═════ Text excerpt
Friday, December 21, 2018

"What Fools These Mortals Be"


Valerie Tarico is making a side business out of being a former evangelical.  Obviously her childhood was the source of much trauma in her life; or concern, or trouble, or what have you.  I don't know; I've known people to grow up in very, very conservative Christian denominations and be the kindest, most charitable people I know (mostly my mother's family, largely Primitive Baptists, and perhaps I'm jaded or biased, but they are truly kind people to one and all, and you don't get much more conservative theologically than Primitive Baptists).  Of course, what Ms. Tarico grew up with seems to have been a church more deeply lodged in the culture of where she grew up than my grandparents church ever was (you probably haven't even heard of the Primitive Baptists).  That embedding in culture (my family members' church is far too marginalized to be considered any kind of cultural or worldly power; it's probably a better model of Christianity, probably closer to Paul's "house churches," than anything else extant in the world) is frequently a source of trouble for Christianity (not for religion, for Christianity; there is a difference, though most Westerners don't seem to understand that).  Part of that problem is the pug ignorance about Christmas, which still rears its head from time to time, even if only in passing, as in this case:

After the Gospels of Matthew and Luke were bundled into the Catholic Bible, the two infancy stories merged. The three astrologers became Kings riding camels. Mary got her own “immaculate conception” and became, to some, a sinless perpetual virgin. The place of Jesus birth became a stable filled with adoring animals. And the holy birthday moved to winter solstice, weaving in delicious and delightful pagan traditions including feasting, tree decorating and festivals of light. The birth of a long-awaited messiah fused with the rebirth of the sun—and their joint birthday party became, in the dead of winter, a celebration of bounty and beauty and love and hope that captivated hearts even beyond the bounds of Christianity.

That's the last paragraph of Ms. Tarico's most recent seasonal offering.  Nothing she has to say in the rest of the article about the nativity stories is particularly surprising; it's even dated by Internet standards.   The Daily Beast ran an article last week citing the Protoevangelium of James (a/k/a The Infancy Gospel of James), which is basically a variant on the nativity story in Luke (popular even in the second century!  The classics never go out of style!) with the appendage of the birth of Mary (whose parents are Anna and Joachim), the story that provides the narrative of the Immaculate Conception (that's Mary's conception, not that of Jesus).  Frankly, a much more interesting take on the history of nativity stories than pointing out Matthew and Luke's versions don't jibe with each other at all.  Then again, Tarico betrays her fundamentalist upbringing by claiming the gospels of Matthew and Luke were "bundled into the Catholic Bible."  Those gospels became part of the canon long before there was a "Catholic" church.  And the idea that Christmas celebrations took over pagan ones is a Puritan canard meant to distinguish the "pure" Christians of Puritanism, from the unrighteous members of the church they denigrated as the "Whore of Babylon."
══════════
What you will do:
a – According to the blog post on Christmas origins, what denomination did most of the writer's mother's family belong to?
b – Pick up the blog post on Christmas origins right after its last sentence and write the next paragraph.
═════ Data segment
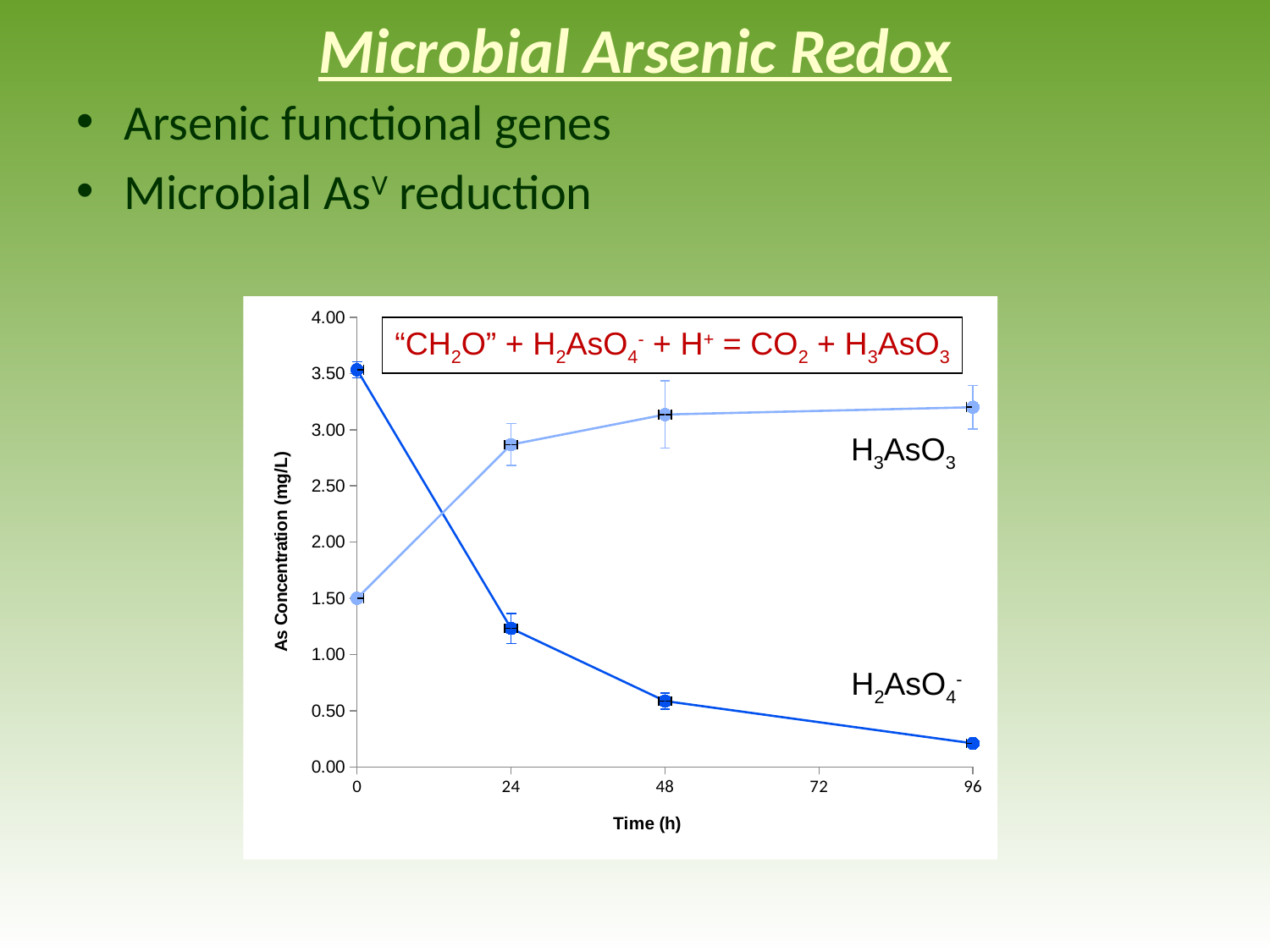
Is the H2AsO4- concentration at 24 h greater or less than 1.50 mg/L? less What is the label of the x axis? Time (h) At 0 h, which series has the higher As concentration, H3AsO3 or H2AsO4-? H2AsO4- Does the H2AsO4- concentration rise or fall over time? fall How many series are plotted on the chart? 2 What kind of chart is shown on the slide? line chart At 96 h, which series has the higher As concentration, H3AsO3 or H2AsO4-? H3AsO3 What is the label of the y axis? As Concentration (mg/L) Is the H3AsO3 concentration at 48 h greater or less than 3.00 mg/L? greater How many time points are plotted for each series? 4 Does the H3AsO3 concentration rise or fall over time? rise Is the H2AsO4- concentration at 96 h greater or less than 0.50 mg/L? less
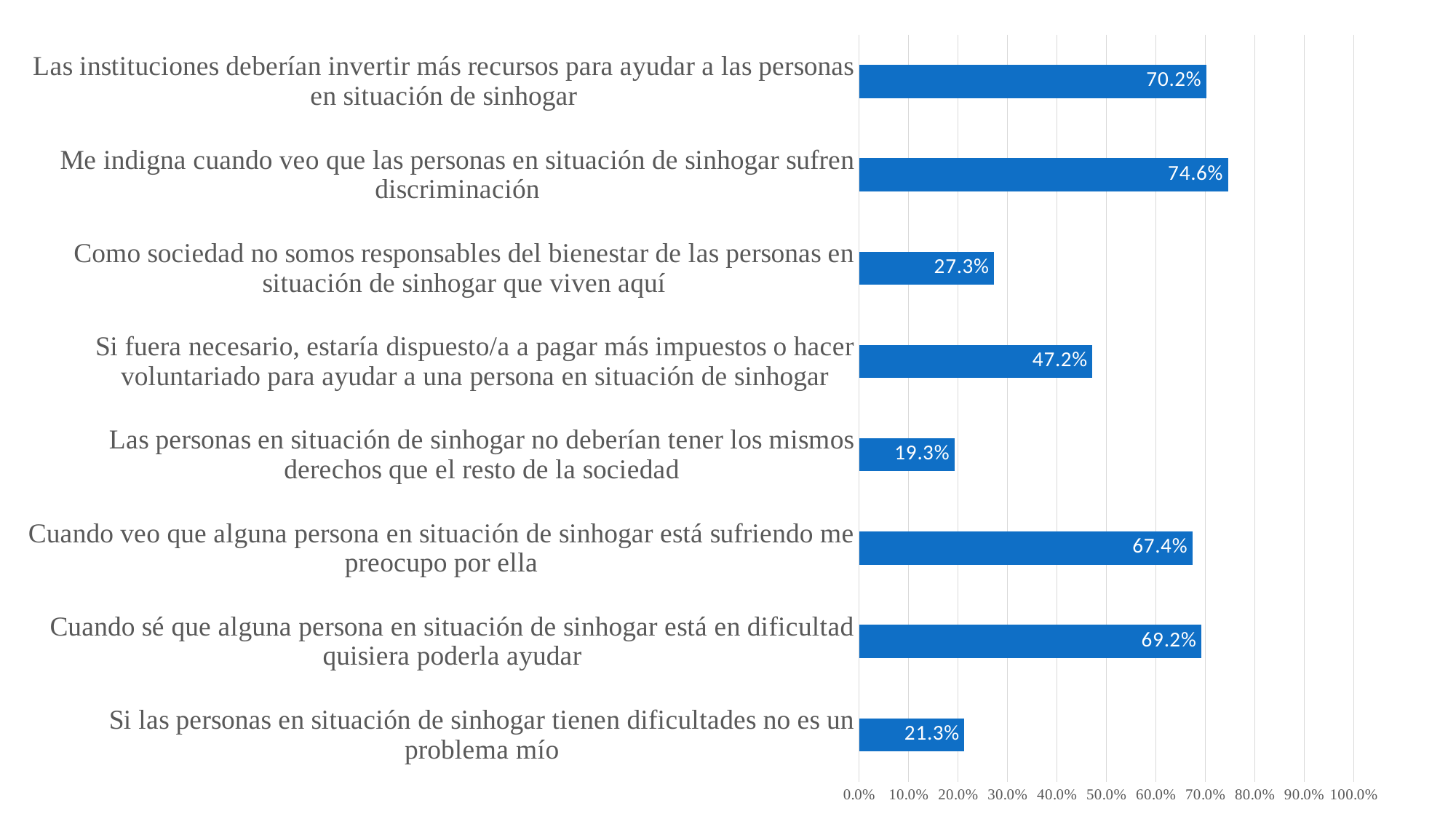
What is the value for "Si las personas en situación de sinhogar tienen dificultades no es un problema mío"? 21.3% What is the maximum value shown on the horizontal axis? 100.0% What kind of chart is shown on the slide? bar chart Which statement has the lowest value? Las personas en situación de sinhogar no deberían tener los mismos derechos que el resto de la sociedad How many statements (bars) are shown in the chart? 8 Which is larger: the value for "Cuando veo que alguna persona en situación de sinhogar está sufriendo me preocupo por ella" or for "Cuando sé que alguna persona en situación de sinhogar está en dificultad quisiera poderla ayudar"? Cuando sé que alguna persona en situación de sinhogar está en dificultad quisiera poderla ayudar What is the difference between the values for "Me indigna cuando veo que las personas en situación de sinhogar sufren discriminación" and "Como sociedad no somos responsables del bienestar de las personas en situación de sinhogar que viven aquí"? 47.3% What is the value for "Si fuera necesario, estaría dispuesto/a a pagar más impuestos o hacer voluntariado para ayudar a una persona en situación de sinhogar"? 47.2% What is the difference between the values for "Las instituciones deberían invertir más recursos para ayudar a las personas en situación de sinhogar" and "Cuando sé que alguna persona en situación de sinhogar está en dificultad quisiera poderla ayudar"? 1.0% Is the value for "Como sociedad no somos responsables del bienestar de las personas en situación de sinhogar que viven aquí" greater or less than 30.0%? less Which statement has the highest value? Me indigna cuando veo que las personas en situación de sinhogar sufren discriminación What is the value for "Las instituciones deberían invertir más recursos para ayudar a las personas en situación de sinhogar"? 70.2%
══════════
Responses in order:
a – They were mostly Primitive Baptists.

b –
First, Saturnalia wasn't a time of feasting.  Feasting itself is more likely a result of Christmas celebrations, not a cause of such celebrations being in December.  Second, tree decorating came from German mystery plays in medieval Europe, long after Europe was Christian.  There was an article in Slate about what strange efforts people go to trying to keep the needles on Christmas trees, and the main point of the article was:  the tree is dead!  Strange way to honor what you supposedly worship.  Tarico links this, as many do, to the English Druids, but she then says the first mention of a Christmas tree is in 16th century Germany.  How those two groups connect is beyond me, but you know, people in the past are a homogenous group of "ancestors" who did thinks in a simple and pleasant fashion, unlike the complexity of the modern world.  Right?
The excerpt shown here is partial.